### [What is being asked]
Each line that contains "ללמד" needs to be copied from the listing.

==== Records for the exercise

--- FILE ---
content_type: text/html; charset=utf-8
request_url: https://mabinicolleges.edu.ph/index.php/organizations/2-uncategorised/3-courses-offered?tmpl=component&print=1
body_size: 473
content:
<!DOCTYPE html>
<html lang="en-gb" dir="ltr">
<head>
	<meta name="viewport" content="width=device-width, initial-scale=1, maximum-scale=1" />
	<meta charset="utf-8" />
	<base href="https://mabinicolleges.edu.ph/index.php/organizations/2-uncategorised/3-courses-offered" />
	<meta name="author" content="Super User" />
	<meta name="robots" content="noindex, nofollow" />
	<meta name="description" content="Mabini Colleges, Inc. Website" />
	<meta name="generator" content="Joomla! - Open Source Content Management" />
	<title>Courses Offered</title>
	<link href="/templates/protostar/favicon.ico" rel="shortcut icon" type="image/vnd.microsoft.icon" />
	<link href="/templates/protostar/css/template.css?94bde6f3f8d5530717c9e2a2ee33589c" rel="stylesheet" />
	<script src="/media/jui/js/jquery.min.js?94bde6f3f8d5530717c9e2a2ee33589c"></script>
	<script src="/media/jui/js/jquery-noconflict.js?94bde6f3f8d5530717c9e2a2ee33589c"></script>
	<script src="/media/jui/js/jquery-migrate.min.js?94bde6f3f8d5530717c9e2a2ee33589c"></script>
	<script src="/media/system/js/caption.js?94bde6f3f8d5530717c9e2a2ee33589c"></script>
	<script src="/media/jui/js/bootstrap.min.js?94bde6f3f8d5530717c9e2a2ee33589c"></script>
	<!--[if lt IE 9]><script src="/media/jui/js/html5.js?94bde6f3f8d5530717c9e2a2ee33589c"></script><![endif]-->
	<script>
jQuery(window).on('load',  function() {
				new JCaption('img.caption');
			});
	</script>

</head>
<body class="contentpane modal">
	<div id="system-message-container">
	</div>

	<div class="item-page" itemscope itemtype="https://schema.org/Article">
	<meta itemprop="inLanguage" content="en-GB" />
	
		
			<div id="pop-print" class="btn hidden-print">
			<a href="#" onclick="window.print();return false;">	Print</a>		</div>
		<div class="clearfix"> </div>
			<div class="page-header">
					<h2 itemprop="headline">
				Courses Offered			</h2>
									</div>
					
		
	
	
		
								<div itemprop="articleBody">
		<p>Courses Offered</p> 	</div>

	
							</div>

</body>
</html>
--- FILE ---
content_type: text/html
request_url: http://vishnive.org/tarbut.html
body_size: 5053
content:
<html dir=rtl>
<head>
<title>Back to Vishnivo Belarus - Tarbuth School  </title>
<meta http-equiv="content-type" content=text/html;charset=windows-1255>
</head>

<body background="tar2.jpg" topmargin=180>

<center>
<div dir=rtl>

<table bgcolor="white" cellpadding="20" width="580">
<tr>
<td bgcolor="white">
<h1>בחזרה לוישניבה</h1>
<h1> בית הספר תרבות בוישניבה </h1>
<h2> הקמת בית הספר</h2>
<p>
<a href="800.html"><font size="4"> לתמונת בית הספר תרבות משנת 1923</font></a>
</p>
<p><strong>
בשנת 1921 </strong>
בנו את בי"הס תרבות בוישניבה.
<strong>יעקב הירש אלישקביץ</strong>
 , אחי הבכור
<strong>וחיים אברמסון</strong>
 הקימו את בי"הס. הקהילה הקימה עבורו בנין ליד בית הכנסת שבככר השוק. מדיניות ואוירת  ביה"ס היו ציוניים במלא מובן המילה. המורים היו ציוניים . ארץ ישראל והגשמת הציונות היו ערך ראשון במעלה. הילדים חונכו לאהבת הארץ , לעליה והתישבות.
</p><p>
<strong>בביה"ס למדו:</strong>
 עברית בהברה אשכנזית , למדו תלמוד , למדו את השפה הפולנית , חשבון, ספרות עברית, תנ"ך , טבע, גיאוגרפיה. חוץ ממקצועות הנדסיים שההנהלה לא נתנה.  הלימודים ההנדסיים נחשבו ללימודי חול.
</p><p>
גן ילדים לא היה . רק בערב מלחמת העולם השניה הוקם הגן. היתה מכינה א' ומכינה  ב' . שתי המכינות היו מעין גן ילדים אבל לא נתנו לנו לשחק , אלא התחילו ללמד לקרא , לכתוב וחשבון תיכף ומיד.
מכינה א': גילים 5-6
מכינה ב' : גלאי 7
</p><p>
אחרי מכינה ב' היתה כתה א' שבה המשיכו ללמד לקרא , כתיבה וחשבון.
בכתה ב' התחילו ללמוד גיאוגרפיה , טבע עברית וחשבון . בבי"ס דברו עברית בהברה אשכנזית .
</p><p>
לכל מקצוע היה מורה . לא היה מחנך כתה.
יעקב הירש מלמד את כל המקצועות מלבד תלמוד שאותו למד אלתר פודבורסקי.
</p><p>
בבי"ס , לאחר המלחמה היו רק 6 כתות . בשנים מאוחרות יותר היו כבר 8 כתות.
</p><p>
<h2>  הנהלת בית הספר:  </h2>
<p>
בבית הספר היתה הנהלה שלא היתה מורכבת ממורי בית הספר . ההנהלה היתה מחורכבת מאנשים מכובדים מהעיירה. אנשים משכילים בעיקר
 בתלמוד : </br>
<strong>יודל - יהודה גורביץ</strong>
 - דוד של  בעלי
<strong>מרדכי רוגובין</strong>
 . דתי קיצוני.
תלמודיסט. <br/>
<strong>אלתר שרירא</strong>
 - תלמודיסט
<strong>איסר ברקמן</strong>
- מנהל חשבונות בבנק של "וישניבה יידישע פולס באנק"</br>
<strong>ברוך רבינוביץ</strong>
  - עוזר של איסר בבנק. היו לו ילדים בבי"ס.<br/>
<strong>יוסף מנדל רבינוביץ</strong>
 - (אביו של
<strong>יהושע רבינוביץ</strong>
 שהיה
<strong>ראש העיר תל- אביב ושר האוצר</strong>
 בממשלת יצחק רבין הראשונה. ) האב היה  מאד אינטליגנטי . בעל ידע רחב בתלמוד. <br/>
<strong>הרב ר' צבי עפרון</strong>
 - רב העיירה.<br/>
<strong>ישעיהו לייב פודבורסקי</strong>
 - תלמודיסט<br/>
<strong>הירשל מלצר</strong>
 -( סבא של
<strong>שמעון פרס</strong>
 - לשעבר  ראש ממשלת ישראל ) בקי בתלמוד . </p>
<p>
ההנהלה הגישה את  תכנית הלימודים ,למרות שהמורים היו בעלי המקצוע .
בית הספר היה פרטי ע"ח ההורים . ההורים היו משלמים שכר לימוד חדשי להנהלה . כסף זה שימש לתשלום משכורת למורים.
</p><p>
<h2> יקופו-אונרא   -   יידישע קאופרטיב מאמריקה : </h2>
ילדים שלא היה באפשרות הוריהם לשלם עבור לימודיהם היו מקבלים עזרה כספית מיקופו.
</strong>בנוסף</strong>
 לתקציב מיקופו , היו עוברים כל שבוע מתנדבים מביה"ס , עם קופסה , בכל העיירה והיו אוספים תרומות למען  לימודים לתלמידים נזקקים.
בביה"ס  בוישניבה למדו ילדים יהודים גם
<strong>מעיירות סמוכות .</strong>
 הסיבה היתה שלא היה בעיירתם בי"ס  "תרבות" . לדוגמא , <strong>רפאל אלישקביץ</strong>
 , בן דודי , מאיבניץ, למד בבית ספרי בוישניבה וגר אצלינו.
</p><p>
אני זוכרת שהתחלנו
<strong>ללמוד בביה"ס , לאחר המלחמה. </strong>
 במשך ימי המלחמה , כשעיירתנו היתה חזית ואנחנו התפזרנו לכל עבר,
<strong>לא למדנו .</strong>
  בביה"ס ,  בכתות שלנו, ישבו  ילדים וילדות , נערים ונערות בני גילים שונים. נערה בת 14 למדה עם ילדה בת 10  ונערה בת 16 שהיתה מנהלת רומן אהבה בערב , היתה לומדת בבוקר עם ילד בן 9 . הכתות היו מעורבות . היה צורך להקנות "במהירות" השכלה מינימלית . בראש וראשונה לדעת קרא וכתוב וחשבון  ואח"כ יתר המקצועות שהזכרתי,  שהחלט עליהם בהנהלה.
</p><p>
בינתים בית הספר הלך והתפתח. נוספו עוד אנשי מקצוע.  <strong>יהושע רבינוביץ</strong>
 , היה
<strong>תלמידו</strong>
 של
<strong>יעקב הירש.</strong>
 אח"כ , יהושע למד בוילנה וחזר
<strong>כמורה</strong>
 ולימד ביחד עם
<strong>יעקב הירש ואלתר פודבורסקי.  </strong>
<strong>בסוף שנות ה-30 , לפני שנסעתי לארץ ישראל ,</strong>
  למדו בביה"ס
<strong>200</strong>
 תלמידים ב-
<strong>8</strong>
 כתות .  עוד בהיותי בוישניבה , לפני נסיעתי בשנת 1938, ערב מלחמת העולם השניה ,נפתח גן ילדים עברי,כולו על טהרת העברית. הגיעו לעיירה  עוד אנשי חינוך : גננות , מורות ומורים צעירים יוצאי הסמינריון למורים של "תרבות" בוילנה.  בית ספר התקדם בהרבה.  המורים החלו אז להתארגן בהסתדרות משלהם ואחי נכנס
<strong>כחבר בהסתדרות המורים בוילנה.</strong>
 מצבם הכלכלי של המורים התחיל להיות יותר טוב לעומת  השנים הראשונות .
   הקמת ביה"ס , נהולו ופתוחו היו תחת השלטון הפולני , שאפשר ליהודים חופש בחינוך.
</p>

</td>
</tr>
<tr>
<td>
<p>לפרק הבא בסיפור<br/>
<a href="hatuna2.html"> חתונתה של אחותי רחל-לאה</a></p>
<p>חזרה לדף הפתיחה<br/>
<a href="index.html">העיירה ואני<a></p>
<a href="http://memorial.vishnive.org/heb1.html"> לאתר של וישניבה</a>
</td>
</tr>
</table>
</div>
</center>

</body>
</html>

========

### [Response to the exercise]
גן ילדים לא היה . רק בערב מלחמת העולם השניה הוקם הגן. היתה מכינה א' ומכינה  ב' . שתי המכינות היו מעין גן ילדים אבל לא נתנו לנו לשחק , אלא התחילו ללמד לקרא , לכתוב וחשבון תיכף ומיד.
אחרי מכינה ב' היתה כתה א' שבה המשיכו ללמד לקרא , כתיבה וחשבון.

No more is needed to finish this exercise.